[Task requirements]
Print each line of the listing below, word for word.

-- begin Data in this exercise --

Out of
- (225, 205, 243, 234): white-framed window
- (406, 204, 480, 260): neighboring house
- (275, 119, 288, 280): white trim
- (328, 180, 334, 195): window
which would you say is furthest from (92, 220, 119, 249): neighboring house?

-- end Data in this exercise --

[Exercise solution]
Out of
- (225, 205, 243, 234): white-framed window
- (406, 204, 480, 260): neighboring house
- (275, 119, 288, 280): white trim
- (328, 180, 334, 195): window
which would you say is furthest from (92, 220, 119, 249): neighboring house?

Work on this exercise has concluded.